It weighs heavy on my heart, my dear friends and acquaintances who are challenged in their relationships due to the horrid disease process. After reading through hundreds of responses to a post on social media by a heartbroken man who experiences Parkinson’s I decided I needed to write it out.  (like, write it out of my system)

What happens to the loyal spouse when her mate of 30 something years drifts away into dementia from a degenerative neurological disease. She is lucky to get a day away now and then and recently visited my home.  Continuing to work provides for insurance and a break from everyday stress. He seldom talks but does express a simple thank you for a meal. She has taken care of all the necessary financial and legal responsibilities in preparation for the eventuality of his passing.  He mostly sleeps now. She misses his companionship and is lonely even when he sits across the table from her.  Admitting she is no longer in love with him, but still loves him and will honor their wedding vows “in sickness and in health until death does us part.”

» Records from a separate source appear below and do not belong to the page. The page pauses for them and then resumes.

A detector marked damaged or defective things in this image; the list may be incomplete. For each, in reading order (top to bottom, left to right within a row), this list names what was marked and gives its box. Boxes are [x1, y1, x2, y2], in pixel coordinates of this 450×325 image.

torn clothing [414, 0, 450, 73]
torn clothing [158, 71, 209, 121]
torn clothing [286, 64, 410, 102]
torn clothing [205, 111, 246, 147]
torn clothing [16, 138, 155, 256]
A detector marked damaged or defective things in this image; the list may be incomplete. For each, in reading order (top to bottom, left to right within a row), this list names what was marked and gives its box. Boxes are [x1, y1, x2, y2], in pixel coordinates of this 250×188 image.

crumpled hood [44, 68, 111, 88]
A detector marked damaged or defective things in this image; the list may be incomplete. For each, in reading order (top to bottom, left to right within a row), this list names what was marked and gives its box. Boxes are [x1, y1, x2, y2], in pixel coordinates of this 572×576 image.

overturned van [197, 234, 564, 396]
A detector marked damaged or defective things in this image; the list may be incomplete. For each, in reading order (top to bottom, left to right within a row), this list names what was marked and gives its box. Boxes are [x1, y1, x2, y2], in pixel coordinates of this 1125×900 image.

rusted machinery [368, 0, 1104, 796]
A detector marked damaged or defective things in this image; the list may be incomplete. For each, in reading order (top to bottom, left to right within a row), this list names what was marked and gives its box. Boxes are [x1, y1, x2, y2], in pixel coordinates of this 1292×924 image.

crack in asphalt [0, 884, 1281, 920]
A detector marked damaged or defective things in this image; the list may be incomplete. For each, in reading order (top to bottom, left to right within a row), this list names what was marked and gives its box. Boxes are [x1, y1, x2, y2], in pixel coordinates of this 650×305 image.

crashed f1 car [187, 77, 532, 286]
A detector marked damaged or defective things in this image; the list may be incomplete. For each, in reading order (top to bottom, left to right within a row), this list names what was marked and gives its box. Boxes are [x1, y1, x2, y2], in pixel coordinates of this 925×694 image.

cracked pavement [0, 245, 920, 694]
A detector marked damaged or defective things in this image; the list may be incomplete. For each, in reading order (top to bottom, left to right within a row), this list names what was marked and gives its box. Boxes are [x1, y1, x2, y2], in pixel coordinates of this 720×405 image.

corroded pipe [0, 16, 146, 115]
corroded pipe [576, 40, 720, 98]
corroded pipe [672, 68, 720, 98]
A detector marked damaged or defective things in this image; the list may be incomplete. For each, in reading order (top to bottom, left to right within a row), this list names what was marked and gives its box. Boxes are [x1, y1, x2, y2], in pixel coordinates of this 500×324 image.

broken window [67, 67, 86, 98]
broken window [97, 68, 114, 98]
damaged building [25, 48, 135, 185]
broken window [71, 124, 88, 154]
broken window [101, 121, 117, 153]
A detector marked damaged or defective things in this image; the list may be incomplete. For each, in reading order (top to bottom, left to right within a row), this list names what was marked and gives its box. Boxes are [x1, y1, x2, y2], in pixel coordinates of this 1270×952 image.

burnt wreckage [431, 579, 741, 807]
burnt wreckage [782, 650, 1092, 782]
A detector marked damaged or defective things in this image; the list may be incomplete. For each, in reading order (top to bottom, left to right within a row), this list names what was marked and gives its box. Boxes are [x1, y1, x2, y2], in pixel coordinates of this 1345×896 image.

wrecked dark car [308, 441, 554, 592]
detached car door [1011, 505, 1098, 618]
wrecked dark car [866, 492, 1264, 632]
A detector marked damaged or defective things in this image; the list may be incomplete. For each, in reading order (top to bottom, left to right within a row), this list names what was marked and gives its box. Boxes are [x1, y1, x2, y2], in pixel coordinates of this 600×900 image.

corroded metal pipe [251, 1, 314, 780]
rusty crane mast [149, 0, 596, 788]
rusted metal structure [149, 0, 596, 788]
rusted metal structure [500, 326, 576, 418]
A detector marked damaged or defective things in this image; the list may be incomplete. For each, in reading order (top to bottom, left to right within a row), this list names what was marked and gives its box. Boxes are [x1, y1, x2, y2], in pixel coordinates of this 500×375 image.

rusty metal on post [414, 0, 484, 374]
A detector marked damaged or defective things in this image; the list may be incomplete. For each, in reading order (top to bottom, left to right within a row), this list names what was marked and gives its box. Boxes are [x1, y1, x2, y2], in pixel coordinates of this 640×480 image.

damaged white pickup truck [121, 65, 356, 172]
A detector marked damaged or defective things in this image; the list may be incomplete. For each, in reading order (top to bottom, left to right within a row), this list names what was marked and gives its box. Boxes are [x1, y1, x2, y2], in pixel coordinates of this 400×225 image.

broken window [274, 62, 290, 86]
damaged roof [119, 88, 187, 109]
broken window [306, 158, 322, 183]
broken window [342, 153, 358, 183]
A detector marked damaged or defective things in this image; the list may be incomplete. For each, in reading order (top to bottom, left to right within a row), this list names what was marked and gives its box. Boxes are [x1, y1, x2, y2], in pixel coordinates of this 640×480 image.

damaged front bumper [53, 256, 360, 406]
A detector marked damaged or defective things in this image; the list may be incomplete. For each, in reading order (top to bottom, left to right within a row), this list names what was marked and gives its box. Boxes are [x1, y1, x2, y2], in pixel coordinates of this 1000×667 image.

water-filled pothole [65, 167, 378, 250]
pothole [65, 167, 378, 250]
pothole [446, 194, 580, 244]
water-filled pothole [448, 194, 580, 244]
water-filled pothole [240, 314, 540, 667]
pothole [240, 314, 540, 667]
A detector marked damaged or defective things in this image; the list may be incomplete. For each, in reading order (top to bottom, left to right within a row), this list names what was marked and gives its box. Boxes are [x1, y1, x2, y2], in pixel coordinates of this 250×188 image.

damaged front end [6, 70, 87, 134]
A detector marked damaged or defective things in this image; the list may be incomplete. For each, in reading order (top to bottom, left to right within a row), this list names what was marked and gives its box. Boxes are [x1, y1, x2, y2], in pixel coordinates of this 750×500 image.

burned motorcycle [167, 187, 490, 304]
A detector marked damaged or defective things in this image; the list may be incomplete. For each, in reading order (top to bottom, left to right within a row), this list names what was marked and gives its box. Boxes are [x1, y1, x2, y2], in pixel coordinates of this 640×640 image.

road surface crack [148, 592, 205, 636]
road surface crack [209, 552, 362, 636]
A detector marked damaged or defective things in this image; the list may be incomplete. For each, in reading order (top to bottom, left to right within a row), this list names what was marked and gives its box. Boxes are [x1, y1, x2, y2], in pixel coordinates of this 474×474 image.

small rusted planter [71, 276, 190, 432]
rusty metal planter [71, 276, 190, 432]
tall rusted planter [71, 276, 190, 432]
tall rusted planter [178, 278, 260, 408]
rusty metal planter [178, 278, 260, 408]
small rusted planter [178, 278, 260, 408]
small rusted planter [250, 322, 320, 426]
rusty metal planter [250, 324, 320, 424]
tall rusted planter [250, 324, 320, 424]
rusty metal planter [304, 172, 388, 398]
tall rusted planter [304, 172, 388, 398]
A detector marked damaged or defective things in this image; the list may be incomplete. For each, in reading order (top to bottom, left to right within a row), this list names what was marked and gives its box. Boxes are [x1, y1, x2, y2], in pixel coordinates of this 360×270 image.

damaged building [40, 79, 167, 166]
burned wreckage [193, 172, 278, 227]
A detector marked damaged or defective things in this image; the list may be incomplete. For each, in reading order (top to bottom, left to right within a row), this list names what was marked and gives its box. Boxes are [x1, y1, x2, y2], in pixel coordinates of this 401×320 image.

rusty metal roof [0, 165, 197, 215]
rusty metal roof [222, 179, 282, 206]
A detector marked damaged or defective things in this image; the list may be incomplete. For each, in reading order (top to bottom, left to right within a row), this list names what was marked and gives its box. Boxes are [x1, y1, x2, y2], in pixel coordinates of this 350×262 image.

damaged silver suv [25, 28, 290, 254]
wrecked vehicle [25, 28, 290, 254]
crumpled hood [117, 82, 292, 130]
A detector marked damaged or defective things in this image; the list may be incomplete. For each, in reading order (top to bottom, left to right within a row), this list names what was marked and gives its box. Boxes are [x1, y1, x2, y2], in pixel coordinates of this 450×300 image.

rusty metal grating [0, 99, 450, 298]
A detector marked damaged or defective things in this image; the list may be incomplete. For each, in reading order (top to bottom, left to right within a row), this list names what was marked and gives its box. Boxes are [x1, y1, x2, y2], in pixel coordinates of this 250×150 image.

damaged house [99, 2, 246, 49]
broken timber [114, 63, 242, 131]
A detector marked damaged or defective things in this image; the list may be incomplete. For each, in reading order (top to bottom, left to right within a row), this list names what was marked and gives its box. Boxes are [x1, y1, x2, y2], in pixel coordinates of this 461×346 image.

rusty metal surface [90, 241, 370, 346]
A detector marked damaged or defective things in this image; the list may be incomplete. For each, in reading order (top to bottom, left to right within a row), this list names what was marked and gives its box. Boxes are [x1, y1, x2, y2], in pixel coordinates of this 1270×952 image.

A second person I recently spoke with is an attractive woman in her 60s.  Her husband divorced her years ago when she was diagnosed.  There have been other men in her life, but none was willing to enter into a permanent relationship.  As the disease progresses she is frightened for her future. Where will she live? Who will make important life decisions for her should she be incapacitated?  She doesn’t want to die alone. Who does?

The man who posted on social media, he was devastated.  After he was diagnosed with Parkinson’s his wife of 34 years filed for divorce.  As if this wasn’t enough, she attacked him with vicious comments “you are ugly, no one will want you” spewed from her mouth.

Linda Olson and her husband were driving a van that was stalled on train tracks. The train demolished the van and yet she and her husband survived. She was unconscious for days, awakening to discover both her legs and one arm had been amputated. She carefully planned the words she would say when she saw him, not expecting him to want her incomplete body.

His immediate comment was “I didn’t marry your arms and your legs … if you can do it, I can do it.” In the following days as they were recovering, they chose to focus on what they could do, not what they couldn’t do.  

Linda was diagnosed with Parkinson’s three years ago. Isn’t it enough?

Enough is too much.

Isn’t it enough that we have an incurable disease?  Isn’t it too much that our partners suffer from fear, from physical breakdowns?  They suffer so much that they lash out and mistreat us.

Linda and her husband made it through.  There are others who have too.

Please respond to this post with your thoughts about what happens to relationships when one of the partners has an incurable neurological disease.


4 responses to “Relationships”

  1. I gave my 41 yo husband the opportunity to leave, but he was having none of it. He says he’s here for the long term, no matter what happens to me. I’m 61, almost 62. He works too hard now that I can’t work full time, but he’s chosen to stay with me. I’m very lucky. People who are alone, or are left after they’re diagnosed, I feel for them. I can’t imagine what it would be like. I see some of the same things you do, and I wish everyone could have the same kind of support I have.

    1. When I listen to these stories, I get a twinge of guilt for the good life I have. I don’t know why, do you have thoughts on that Monique?

      1. I do too. Why am I so lucky? I don’t know. Part of it is picking the right partner, of course, but one doesn’t ever really know how someone will react at these times even if one thinks they do. A twinge of guilt is okay, we merely recognize our good fortune, but it isn’t something we should feel guilt about. We do because we recognize that not everyone else is as fortunate as we are, and we have empathy for others. So not a bad thing in itself.

  2. Thanks for keeping the mud and guts of true love in front of us… the paradigm shift of moving from our often undefined ideas and expectations of what life is ‘supposed’ to be like wilt when the real turns and twists of life are realized. Your resolve and determination to keep what matters most in full view takes some of the sting out of the possible shock of what we don’t expect. This is where we live.